If you're looking for details on using word vectors and semantic similarity, check out the linguistic features docs.

The key difference between word vectors and contextual language models such as transformers is that word vectors model lexical types, rather than tokens. If you have a list of terms with no context around them, a transformer model like BERT can't really help you. BERT is designed to understand language in context, which isn't what you have. A word vectors table will be a much better fit for your task. However, if you do have words in context — whole sentences or paragraphs of running text — word vectors will only provide a very rough approximation of what the text is about.

Word vectors are also very computationally efficient, as they map a word to a vector with a single indexing operation.
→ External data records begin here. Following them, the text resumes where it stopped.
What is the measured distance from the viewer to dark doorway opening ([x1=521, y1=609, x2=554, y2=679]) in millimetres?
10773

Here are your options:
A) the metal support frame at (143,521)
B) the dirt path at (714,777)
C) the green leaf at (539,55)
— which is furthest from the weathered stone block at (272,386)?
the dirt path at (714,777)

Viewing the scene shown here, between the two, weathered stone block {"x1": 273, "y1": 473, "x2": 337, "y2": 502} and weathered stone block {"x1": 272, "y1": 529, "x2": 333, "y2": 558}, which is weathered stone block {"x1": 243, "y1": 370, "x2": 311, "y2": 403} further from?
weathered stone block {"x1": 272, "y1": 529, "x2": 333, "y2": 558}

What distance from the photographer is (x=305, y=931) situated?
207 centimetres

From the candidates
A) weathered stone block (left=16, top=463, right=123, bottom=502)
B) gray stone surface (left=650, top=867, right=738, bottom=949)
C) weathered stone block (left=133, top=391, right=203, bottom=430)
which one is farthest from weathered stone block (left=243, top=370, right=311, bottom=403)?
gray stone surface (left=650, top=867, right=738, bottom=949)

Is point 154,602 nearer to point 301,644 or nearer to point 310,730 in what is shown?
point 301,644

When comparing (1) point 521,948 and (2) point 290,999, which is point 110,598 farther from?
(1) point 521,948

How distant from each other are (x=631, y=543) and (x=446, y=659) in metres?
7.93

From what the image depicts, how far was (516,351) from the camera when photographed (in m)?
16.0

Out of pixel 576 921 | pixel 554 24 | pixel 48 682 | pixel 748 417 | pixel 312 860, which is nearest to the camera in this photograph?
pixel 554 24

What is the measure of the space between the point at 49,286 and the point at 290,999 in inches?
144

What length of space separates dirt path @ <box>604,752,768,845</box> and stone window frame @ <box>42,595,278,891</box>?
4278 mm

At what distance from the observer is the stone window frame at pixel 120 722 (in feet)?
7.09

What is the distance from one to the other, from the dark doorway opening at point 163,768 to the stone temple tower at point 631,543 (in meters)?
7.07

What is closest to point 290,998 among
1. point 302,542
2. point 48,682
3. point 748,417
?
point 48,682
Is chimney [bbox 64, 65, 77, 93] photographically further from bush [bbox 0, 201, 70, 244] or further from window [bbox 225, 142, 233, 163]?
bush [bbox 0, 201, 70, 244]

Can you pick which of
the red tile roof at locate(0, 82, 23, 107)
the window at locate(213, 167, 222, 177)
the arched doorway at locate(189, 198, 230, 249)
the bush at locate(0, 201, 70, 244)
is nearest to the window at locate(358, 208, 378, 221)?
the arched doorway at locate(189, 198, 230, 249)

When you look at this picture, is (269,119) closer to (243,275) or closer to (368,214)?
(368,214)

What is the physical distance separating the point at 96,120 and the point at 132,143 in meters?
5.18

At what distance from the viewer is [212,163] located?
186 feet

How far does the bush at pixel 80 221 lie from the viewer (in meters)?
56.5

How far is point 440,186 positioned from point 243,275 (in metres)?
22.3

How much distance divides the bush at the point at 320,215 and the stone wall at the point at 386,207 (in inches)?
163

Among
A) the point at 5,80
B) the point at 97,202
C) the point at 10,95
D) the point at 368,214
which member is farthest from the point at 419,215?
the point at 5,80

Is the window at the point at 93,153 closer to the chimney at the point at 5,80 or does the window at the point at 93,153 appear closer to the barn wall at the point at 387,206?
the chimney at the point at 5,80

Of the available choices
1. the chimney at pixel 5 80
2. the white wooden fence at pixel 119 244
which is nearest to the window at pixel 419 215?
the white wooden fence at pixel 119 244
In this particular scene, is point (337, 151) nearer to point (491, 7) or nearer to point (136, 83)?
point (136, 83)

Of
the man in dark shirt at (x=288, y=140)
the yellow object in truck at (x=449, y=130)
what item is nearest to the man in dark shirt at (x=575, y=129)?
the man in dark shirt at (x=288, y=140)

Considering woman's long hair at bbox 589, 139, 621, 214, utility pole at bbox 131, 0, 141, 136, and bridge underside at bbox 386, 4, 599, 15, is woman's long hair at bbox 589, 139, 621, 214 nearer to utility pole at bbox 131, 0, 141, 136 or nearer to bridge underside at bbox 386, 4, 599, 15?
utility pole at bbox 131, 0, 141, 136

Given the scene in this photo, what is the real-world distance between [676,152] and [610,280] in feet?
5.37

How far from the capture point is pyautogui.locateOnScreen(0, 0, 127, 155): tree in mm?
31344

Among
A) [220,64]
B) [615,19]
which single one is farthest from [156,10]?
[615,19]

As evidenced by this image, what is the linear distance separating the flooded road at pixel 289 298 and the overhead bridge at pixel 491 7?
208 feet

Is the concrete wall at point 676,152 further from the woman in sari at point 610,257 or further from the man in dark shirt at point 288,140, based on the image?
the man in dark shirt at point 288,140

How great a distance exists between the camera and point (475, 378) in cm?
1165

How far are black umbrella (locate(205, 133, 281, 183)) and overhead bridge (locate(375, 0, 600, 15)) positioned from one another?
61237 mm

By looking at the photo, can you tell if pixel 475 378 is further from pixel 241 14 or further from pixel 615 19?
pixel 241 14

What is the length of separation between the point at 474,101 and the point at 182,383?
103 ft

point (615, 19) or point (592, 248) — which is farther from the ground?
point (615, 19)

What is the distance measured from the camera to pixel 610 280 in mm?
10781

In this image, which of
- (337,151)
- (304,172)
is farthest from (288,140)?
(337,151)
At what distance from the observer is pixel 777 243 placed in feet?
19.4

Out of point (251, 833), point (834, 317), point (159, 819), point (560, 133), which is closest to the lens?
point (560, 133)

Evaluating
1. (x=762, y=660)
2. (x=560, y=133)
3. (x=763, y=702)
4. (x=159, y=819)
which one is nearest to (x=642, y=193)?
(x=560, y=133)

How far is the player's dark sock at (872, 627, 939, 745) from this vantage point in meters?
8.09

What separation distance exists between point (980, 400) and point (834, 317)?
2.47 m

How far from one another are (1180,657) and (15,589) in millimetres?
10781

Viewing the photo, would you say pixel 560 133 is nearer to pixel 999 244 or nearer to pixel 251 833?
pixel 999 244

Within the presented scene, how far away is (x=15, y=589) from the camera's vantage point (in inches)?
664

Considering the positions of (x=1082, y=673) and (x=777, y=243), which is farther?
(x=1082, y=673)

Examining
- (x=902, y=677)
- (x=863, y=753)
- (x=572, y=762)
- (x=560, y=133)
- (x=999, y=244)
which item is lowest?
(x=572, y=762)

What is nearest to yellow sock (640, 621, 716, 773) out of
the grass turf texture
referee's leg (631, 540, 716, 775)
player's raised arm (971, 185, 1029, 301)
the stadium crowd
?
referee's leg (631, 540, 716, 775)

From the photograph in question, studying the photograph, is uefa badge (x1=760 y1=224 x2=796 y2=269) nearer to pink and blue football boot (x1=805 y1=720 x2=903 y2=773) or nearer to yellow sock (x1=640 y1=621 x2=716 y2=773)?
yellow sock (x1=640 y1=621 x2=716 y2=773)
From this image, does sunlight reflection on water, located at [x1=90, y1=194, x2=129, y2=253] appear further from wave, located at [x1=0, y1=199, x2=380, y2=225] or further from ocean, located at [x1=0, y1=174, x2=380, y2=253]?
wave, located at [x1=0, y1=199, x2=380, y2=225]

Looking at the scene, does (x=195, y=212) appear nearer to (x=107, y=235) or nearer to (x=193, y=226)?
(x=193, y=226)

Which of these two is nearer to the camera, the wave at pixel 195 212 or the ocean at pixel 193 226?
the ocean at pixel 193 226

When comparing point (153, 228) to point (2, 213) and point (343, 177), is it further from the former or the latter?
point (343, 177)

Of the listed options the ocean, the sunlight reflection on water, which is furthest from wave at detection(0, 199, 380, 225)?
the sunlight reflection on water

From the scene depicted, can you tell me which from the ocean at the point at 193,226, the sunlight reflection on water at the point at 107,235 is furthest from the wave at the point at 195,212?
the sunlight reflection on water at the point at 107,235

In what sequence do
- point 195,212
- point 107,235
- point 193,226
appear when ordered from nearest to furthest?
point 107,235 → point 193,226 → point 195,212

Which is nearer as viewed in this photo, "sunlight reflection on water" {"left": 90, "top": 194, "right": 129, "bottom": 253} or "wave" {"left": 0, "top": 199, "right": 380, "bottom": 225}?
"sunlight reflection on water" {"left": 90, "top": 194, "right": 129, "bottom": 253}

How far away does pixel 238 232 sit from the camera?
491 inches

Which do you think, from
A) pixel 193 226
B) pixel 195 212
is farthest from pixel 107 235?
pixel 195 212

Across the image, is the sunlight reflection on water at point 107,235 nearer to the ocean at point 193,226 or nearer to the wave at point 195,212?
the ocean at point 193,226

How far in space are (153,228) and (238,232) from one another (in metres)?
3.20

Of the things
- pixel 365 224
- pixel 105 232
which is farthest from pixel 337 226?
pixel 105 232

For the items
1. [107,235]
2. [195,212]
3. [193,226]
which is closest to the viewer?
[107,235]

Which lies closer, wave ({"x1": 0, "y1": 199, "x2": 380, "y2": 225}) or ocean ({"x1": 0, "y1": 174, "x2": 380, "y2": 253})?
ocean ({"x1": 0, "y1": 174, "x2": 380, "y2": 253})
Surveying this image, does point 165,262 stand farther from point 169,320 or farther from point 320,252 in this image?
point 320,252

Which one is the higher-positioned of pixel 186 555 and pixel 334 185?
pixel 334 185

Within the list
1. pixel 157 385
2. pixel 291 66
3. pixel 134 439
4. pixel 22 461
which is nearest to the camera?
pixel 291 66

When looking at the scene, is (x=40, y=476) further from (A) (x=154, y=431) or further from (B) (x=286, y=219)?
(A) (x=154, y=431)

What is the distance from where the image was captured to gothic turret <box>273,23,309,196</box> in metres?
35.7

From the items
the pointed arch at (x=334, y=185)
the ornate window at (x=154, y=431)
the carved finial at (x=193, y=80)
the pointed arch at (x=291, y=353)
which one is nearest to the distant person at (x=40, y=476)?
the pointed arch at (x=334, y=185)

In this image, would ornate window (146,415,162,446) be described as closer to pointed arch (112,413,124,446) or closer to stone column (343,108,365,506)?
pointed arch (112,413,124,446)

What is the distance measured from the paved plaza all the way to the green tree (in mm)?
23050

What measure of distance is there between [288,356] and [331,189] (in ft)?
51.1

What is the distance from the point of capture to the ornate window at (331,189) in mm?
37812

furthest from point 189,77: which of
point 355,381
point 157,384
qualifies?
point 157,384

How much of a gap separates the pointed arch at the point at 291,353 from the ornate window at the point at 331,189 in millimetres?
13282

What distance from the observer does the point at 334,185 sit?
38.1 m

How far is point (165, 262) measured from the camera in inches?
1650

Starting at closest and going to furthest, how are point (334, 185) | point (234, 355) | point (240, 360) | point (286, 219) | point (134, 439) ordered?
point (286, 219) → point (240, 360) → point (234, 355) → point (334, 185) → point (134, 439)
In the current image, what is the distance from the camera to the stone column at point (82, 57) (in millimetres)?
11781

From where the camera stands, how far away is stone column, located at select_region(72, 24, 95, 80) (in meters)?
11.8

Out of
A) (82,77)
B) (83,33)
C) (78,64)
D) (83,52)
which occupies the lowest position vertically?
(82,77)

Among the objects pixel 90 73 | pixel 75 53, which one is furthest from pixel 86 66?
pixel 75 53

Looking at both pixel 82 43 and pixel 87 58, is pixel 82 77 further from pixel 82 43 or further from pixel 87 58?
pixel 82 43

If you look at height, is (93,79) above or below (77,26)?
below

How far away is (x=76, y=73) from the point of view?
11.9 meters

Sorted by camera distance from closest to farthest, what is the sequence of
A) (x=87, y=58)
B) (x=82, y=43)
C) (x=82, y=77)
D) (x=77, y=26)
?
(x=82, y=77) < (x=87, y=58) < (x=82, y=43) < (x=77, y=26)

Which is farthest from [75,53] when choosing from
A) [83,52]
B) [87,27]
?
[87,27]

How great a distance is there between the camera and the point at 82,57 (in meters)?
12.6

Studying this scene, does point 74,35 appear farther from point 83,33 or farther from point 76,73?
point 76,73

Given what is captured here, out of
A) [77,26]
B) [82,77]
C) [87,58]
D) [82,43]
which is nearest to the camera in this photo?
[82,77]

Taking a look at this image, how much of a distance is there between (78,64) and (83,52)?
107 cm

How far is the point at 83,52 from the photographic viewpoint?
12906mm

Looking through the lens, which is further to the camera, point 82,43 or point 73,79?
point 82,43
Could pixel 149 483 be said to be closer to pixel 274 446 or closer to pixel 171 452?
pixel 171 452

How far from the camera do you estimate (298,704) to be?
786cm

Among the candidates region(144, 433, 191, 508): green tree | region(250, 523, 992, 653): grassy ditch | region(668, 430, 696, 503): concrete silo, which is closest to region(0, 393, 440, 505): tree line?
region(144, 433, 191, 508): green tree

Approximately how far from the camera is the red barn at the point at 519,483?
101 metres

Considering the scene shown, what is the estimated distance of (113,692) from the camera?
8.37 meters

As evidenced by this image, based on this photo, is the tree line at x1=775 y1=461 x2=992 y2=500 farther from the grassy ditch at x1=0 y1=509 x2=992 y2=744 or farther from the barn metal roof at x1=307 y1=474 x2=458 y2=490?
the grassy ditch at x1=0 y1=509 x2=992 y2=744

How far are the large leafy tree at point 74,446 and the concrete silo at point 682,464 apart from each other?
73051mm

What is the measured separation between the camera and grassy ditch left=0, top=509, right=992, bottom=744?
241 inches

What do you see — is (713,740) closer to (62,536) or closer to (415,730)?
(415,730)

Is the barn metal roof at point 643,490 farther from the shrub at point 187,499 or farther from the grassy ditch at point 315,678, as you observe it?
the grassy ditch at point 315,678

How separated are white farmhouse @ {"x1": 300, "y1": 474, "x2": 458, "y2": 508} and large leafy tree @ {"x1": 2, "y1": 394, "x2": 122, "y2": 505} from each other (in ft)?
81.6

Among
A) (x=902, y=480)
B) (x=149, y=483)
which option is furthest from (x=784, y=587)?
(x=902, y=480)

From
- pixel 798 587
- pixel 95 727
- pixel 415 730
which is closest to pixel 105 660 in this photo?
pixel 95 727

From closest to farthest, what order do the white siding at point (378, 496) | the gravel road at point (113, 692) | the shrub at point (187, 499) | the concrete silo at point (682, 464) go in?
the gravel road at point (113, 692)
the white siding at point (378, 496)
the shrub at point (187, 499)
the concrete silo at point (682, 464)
Word vectors are therefore useful as a way to improve the accuracy of neural network models, especially models that are small or have received little or no pretraining. In spaCy, word vector tables are only used as static features. spaCy does not backpropagate gradients to the pretrained word vectors table. The static vectors table is usually used in combination with a smaller table of learned task-specific embeddings.

Word vectors are not compatible with most transformer models, but if you're training another type of NLP network, it's almost always worth adding word vectors to your model. As well as improving your final accuracy, word vectors often make experiments more consistent, as the accuracy you reach will be less sensitive to how the network is randomly initialized. High variance due to random chance can slow down your progress significantly, as you need to run many experiments to filter the signal from the noise.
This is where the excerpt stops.